____ TEXTO DE LEITURA

A guerra contra o Ocidente


Por Adelson Vidal Alves 


Estamos prestes a completar um ano de invasão russa na Ucrânia. O nível de agressividade imposto pelo exército do autocrata Vladimir Putin foi tão bárbaro e selvagem, que imaginou-se uma condenação internacional e consensual frente a uma guerra de conquista na Europa em pleno século XXI. De fato, o mundo democrático em geral aplicou sanções econômicas e está legalmente colaborando no arsenal de defesa ucraniano. Mas as ditaduras do mundo estão ao lado da guerra, cinicamente chamada de Operação Militar Especial. China e Belarus compõem um núcleo duro maléfico a colaborar com a maldade russa e seus inúmeros crimes de guerra. Na verdade, a invasão da Ucrânia tem motivações e aliados que se entendem na aversão à cultura ocidental. 

Vladimir Putin tem sonhos imperialistas. A nostalgia insana do ditador vai para a prática como esperança de restauração da Rússia Imperial dos tempos czaristas. Entre a elite russa circulam ideias ultranacionistas e messiânicas, tal como o eurasianismo de Alexander Dugin, um dos principais teóricos da guerra. Para o possível guru de Putin, a Ucrânia é palco de uma batalha escatológica, onde o exército anti-Ocidente luta pela reorganização multipolar do mundo, contra a hegemonia americana. Trataria-se de uma guerra espiritual contra a perversidade demoníaca da democracia liberal, sendo a tradição a vencer o progressismo pervertido, materialista e imoral da cultura ocidental.

Mas se engana quem acha que apenas esotéricos e espiritualistas reacionários apoiam Putin. No seio da esquerda ocidental cultiva-se uma patológica mentalidade antiamericana, capaz de olhar com bons olhos o retorno do Talibã ao Afeganistão e até relativizar atentados terroristas na Europa e nos EUA. Essa doença esquerdista vê na Rússia a oportunidade de humilhação e destruição da hegemonia ocidental. 

O Ocidente historicamente está longe de ser um santo, mas é fato que nenhuma cultura fez mais autocrítica que a cultura ocidental. Seus maiores críticos, inclusive, vem de dentro, desde o nazista Martin Heidegger até o comunista Friedrich Engels. O francês Michel Foucault teve êxtase com a revolução iraniana de 1979. O regime tirano fundamentalista que perseguiria gays, como o próprio Foucault era, foi saudado como sendo um triunfo redentor contra a modernidade. 

A crítica à história ocidental tem sua razão de ser, afinal, ninguém discorda que colonialismo europeu cometeu crimes terríveis . No entanto, devemos lembrar que o próprio processo de descolonização acompanhou às ideias ocidentais. O iluminismo ofereceu a defesa da liberdade a várias rebeliões de libertação. Foi no seio do Ocidente, ainda, que se desenvolveu a ciência, a medicina, a democracia e o Estado de direito. Se houve atrocidades no imperialismo britânico, devemos registrar que a expansão do governo representativo significou a inclusão de parte do mundo à institucionalidade de maior sucesso na história.

________
____ DADOS

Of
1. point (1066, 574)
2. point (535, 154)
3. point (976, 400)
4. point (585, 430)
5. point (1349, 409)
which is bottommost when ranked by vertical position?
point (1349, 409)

________

ATIVIDADE 1 =>
No texto sobre a guerra contra o Ocidente, quais países formam o núcleo que colabora com a Rússia?
ATIVIDADE 2 =>
Retome o texto sobre a guerra contra o Ocidente a partir do ponto em que ele para e dê sequência ao argumento.

RESPOSTA 1 =>
China e Belarus.

RESPOSTA 2 =>
Veio também do Ocidente os direitos humanos. Cerca de 38 dos 54 países africanos tem leis cruéis contra homossexuais. Quantos temos na Europa? Isso, obviamente, não minimiza as violações desumanas operadas pelo Ocidente ainda hoje, basta ver Guântanamo para sabermos que nossa civilização não é totalmente justa e benevolente. Mas chama a atenção para o fato de que as acusações geralmente caem aqui com muito mais rigor. Por onde andam as críticas ao tratamento dispensado às mulheres nas teocracias islâmicas? E na África quem comenta a cultura de mutilação feminina? Quem denuncia uma prática na África de aideticos transarem com virgens supondo poderem assim adquirirem a cura da doença? O silêncio de muitos repousa no relativismo cultural, segundo o qual não há hierarquia entre as culturas. Não haveria nada a se comparar entre sociedades democráticas que inscrevem em suas constituições o respeito pela diversidade, com tribos indígenas que promovem infanticídio e países africanos que cultivam ditaduras homofóbicas. 

Voltando à guerra na Ucrânia, é perceptível a dificuldade russa de sucesso total. A ideia de uma vitoria  rápida e triunfante sobre Kiev nem de longe se concretizou. A resistência ucraniana é heroica, e o isolamento da Rússia é significativo. Os crimes cometidos por Putin, de ataques a hospitais a campos de concentração, serão julgados, se não for pelos tribunais internacionais será pela história. O que temos hoje no Leste europeu é mais que briga por território e recursos naturais. Há um conflito de civilizações, de ideias e cultura. É uma guerra contra o Ocidente. Mais uma.